==== Material for this exercise ====
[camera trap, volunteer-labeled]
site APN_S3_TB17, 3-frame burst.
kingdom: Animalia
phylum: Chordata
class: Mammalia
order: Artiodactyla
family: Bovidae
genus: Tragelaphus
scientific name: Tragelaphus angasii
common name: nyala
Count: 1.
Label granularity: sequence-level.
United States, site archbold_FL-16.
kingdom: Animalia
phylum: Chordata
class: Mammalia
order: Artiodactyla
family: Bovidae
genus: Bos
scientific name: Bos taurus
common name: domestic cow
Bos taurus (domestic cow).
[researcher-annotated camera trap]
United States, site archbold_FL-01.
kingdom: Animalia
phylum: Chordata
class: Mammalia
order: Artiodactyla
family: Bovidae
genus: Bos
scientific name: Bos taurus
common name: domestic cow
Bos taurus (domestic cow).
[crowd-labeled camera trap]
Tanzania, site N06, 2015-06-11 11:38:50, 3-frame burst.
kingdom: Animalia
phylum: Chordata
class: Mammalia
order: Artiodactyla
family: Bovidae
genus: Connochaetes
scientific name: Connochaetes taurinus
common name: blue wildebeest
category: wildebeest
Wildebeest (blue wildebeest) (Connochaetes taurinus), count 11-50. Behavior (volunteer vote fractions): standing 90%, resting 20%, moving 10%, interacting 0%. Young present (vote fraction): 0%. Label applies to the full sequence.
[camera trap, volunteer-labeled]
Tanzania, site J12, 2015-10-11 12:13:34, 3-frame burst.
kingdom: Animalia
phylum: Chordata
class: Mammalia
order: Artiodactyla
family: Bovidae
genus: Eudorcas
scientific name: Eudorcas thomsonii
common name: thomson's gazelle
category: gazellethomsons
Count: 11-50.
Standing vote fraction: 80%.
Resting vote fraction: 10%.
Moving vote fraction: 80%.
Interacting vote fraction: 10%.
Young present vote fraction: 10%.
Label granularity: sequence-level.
====
Problem statement -> All lines from the one containing "Standing vote fraction: 80%." through the end of the records, both ends included, are to be quoted exactly; please add nothing else.

Final answer ->
Standing vote fraction: 80%.
Resting vote fraction: 10%.
Moving vote fraction: 80%.
Interacting vote fraction: 10%.
Young present vote fraction: 10%.
Label granularity: sequence-level.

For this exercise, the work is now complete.